Gloom, Doom, Powder Room

For all the time I spend in cemeteries, you’d think I’d have a sixth sense (or whatever it’s called) to clue me in when spirits are afloat (or aloft, or wherever they are).  No such luck.  I’m senseless when it comes to haunted places.  Never seen a ghost; never felt a spirit.

Or have I?

I also spend a lot of time in public restrooms, thanks to a bladder the size of a pea.  Over the years I’ve become quite a connoisseur of the Ladies’ Lounge, but honestly, I’ll settle for any place that has a flushing toilet and running water in the sink.

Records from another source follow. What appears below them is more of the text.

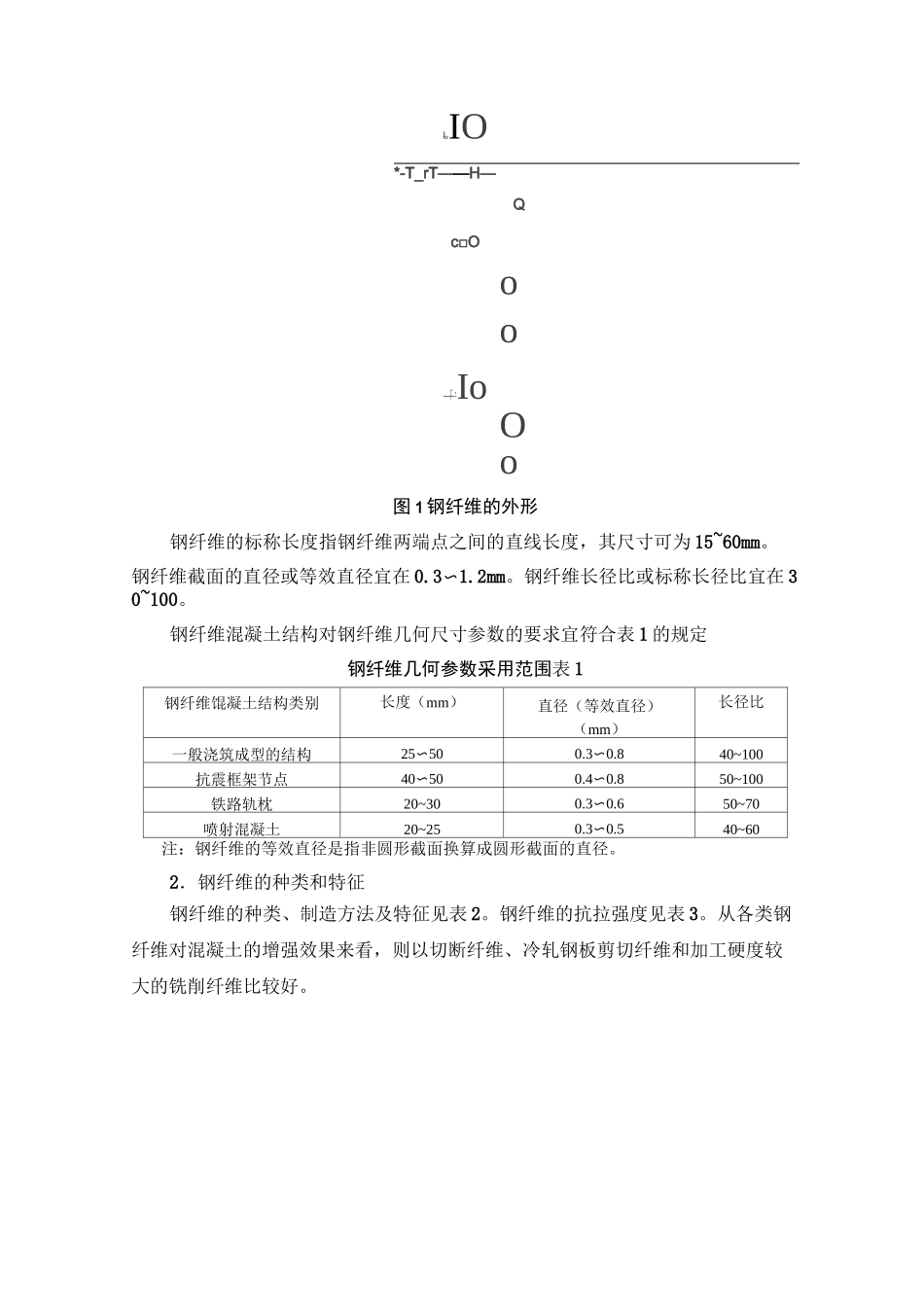 钢纤维混凝土_第2页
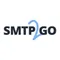SMTP2GO-company-logo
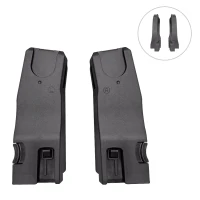 5231-adaptery-carrello-magia-2-v-1-dlya-ustanovki-avtokresla-0-na-kolyasku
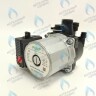 PMB60AW67-GW105R-Комп Насос циркуляционный 12/6.7 105w BOSCH WBN2000/WBN6000, BUDERUS U072 (87186450600) в Орске
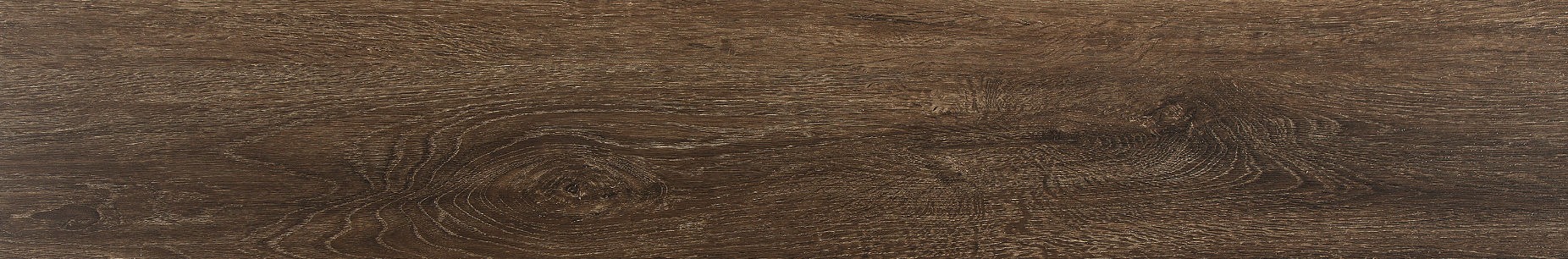 Hydrofix Bush Oak Smoked | Tile and Stone Center
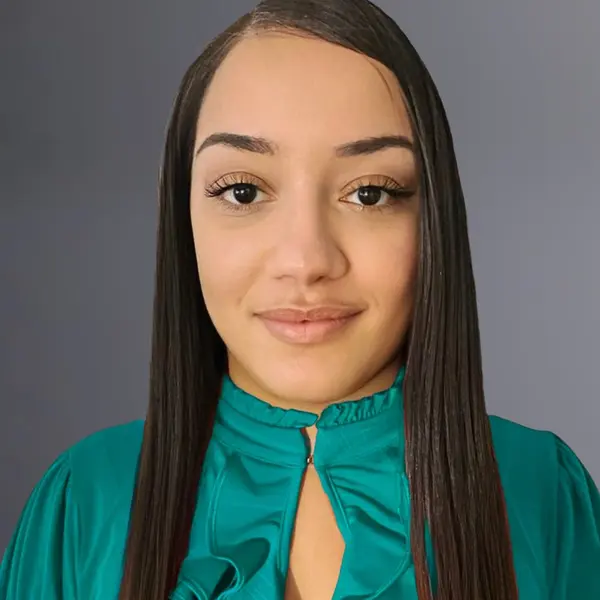 Niedra Norfleet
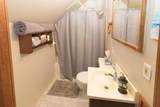 407-409 11th Ave - Photo 23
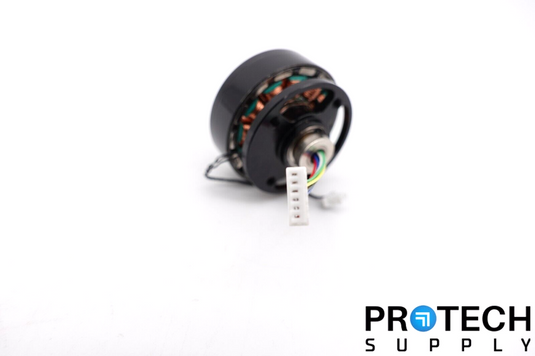 Yuneec Gimbal Yaw Motor YUNCGO3P111SVC for CGO3 Camera NEW with WARRANTY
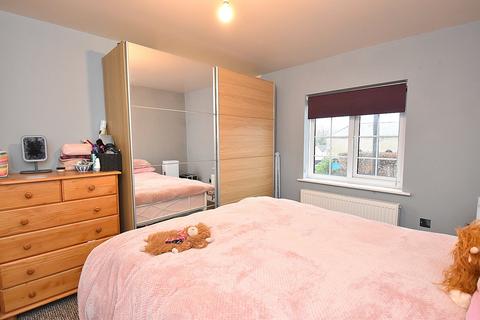 undefined, Templars Place, Templecombe, Somerset, BA8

We were at the Cordelia Junction Antique Mall in Fairfield and naturally I had to pee.  Most antique malls have fru-fru ladies’ rooms, with framed art on the walls and potpourri in vases and piped-in music and two kinds of hand lotion.  Cordelia, not so much.  Okay, not at all.  This litter box was all function and no form, reminiscent of a campground lavatory or a roadside rest stop.  Well, it had tile on the floor and walls, so it wasn’t quite rest stop-ish.  But the stalls were covered in thick paint, indicative of layer over layer over layer – no stripping and sanding and priming when these boards get grimy; just give ’em another coat of some generic non-color paint from the “oops” selection at Home Depot.  The long, narrow room seemed dimly lit, despite the lights on the ceiling and over the sink.  It felt oppressive.

I prefer the big stall (honestly, who doesn’t?) but to my disappointment the latch on the door of Cordelia’s big stall would not lock.  I was all alone in there (or so I thought) but still, I like my privacy.  The two middle stalls were out of order so I was left with the one closest to the sink.  It did the job, but I couldn’t shake the feeling that I was in a cinderblock box at Camp Crystal Lake.

There was nothing overtly creepy in there, really, but my mind kept flashing to a summer camp.  It’s late at night, I have to pee and I have to walk to the dingy, isolated latrine all by myself.  Flies dart around the bare light bulb over the door.  The fluorescent light inside buzzes ominously…

Wait a minute.  I’m in an antique store, for cryin’ out loud.

The minute I left, I forgot about it.  Later that night I looked at the pictures I took.  (What, you mean you don’t take pictures of public restrooms?)  The weird feeling came rushing back.  And then I read some online reviews for the antique store.  Out of eleven reviews, four mentioned…a ghost in the restroom.

So I ask you, Cordelia Junction, were you built on the site of a long-gone summer camp with a cursed lake and a murder or two?